Last week saw the start of this year’s Fashion Revolution Week, which is an annual event that urges the fashion industry to take more responsibility for its supply chains. The week included an intimate Q&A with the ethical designer Katharine Hamnett, which this Lawfully Chic writer was excited to attend.
During the discussion, Hamnett shared her optimism that public scrutiny of environmental issues, not just limited to the fashion industry, was on the rise and turning into a global movement. She did, however, admit that we have been discussing these issues for around 30 years and nothing much has really changed.
When asked about what the UK government could do to improve sustainability within the fashion industry, the designer suggested introducing legislation that would oblige goods coming into the UK to meet the same standard as goods created within the UK. This, Hamnett said, would level the playing field between outsourced goods and goods made in the UK, and would stop brands chasing the needle around the world (although the designer did subsequently raise the well-publicised issues with factories in Leicester). Any new legislation should give brands a suitable period to adjust their working practices. We would then need to consider how to dispose of materials and chemicals which aren’t permitted under the new legislation. Hamnett said that the government should also provide grants to companies to manufacture their products in the UK.
The designer said some responsibility sat with consumers who are citizens first and foremost, and they should be putting pressure on their MPs and brands to improve environmental practices. Consumers should be asking brands if they use organic cotton (and questioning them if not), and should accept that they just need to pay more for clothes (“if a pair of jeans costs £12 you need to ask why“). Shoppers should also be recycling more and staying away from harmful materials such as PVC, lycra and new nylon.
The designer stated that brands should use their platforms wisely to raise awareness of issues, given that “a new designer probably gets more press than a small African country“, but really more legislation is needed to improve the fashion industry since brands will not change their behaviour by themselves. For younger brands, Hamnett advised trying new green initiatives and just seeing what happens, and looking at whether their manufacturers and suppliers are members of the Fair Wear Foundation. Brands should also speak directly to factory workers to find out more about working conditions.

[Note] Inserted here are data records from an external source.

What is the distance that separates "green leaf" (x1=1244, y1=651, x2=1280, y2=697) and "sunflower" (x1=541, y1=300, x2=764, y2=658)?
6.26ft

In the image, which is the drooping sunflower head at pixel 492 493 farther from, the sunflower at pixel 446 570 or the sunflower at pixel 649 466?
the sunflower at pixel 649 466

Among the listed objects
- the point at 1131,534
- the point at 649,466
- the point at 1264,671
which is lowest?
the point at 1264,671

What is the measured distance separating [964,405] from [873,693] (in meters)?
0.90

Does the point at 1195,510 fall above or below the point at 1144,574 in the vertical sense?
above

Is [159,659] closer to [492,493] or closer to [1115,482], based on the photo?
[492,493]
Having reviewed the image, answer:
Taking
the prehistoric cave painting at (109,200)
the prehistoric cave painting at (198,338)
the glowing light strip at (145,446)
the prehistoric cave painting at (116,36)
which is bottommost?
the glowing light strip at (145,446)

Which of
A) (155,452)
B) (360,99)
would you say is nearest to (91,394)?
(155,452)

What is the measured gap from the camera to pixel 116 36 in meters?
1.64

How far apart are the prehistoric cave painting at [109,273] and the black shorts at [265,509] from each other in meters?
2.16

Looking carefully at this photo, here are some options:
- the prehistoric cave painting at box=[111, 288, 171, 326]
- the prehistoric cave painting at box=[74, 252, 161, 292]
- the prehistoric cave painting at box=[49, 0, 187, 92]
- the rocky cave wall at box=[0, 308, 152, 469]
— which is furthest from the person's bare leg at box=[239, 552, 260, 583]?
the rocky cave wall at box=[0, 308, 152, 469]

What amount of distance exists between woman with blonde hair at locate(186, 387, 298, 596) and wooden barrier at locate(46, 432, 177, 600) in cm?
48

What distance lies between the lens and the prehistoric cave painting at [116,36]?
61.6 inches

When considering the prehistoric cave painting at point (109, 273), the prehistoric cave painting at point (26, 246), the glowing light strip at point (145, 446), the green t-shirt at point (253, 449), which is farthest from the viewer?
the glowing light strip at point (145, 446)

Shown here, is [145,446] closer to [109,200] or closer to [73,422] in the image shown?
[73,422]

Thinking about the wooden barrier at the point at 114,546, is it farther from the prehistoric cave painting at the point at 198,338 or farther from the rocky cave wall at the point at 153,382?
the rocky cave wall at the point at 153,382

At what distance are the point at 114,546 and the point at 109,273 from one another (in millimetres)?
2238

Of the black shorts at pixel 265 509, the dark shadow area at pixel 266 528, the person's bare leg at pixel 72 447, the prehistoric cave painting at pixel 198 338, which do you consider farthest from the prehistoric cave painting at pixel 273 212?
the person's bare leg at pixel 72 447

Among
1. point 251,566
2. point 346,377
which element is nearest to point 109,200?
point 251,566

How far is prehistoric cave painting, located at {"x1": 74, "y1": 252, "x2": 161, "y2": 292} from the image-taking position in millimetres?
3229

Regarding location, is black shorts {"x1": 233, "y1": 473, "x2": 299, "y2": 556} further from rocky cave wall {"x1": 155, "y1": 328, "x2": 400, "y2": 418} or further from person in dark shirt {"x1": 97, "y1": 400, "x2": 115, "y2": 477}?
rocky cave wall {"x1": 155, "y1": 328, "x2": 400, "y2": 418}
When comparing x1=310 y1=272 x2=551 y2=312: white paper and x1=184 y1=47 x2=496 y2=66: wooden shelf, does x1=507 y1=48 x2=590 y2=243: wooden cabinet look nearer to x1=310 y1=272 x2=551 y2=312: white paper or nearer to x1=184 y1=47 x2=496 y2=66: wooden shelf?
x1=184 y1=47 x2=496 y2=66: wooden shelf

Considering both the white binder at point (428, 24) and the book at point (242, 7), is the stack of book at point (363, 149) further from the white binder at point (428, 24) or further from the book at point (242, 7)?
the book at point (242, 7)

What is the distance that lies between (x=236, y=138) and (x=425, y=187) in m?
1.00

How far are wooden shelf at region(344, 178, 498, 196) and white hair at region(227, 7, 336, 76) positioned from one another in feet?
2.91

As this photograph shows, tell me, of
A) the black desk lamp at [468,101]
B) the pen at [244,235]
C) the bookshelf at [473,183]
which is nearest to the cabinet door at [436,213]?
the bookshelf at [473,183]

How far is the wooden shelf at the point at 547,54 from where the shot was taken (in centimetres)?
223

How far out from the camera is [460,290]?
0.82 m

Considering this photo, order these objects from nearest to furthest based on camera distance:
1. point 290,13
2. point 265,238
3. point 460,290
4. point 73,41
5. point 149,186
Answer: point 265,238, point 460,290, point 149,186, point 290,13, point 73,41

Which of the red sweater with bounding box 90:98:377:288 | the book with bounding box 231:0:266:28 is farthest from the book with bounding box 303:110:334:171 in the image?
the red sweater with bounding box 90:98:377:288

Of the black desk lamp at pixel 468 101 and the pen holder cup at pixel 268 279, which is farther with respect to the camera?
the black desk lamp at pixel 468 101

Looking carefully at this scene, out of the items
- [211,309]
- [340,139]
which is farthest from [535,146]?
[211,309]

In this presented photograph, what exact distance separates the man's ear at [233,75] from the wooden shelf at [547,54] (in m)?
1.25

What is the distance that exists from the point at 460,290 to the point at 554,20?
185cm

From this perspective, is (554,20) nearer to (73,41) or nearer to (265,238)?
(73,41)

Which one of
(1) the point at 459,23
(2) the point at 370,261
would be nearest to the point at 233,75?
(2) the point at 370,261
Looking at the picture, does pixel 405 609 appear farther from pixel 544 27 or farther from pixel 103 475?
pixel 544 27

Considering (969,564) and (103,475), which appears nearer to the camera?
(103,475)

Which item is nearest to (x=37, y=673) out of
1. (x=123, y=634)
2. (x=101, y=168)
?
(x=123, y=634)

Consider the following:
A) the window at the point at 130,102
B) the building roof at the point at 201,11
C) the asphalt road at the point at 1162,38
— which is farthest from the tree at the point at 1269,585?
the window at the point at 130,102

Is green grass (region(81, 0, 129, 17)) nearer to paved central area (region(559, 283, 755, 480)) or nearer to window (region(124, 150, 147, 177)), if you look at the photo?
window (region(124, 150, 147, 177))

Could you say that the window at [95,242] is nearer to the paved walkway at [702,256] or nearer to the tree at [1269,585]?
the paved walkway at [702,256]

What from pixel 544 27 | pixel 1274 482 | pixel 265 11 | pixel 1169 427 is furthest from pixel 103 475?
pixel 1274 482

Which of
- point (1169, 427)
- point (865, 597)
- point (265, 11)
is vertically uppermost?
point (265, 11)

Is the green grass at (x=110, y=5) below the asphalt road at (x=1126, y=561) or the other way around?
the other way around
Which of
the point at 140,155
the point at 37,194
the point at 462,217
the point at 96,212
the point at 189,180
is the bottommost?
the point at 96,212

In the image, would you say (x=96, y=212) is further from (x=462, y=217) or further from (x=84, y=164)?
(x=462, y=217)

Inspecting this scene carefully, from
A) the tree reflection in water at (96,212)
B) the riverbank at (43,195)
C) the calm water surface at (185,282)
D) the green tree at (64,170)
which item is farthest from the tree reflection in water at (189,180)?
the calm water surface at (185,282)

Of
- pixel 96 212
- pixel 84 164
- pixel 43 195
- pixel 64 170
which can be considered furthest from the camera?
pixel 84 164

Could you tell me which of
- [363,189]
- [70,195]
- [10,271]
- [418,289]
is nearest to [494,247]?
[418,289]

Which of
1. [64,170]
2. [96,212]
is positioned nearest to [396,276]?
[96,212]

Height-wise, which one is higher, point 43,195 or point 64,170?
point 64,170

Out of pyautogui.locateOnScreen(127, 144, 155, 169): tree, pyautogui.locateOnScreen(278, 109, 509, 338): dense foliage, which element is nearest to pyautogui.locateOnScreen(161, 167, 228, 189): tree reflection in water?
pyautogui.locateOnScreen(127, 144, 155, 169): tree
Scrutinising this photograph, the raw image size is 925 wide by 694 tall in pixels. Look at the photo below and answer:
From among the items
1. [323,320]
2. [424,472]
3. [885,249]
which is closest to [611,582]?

Hamnett touched on her personal journey with ethical fashion since the 80s (when “we didn’t know much about the issue back then“), saying “it was a complete living nightmare” when she first discovered the extent of the problem. Hamnett also spoke honestly about the difficulties she first faced when she started to work in a sustainable way, with doors being slammed in her face by her manufacturers and licensees. After initially cutting back manufacturing, Hamnett admitted that she found her voice and then wanted to use it to talk about things she cared about. This put her back on the path of ethical fashion.
The vocal designer also entertained the audience with personal anecdotes, from her famous meeting with Margaret Thatcher (where Hamnett saw the opportunity as her very first selfie) to her response to the “Frankie Says Relax” t-shirt.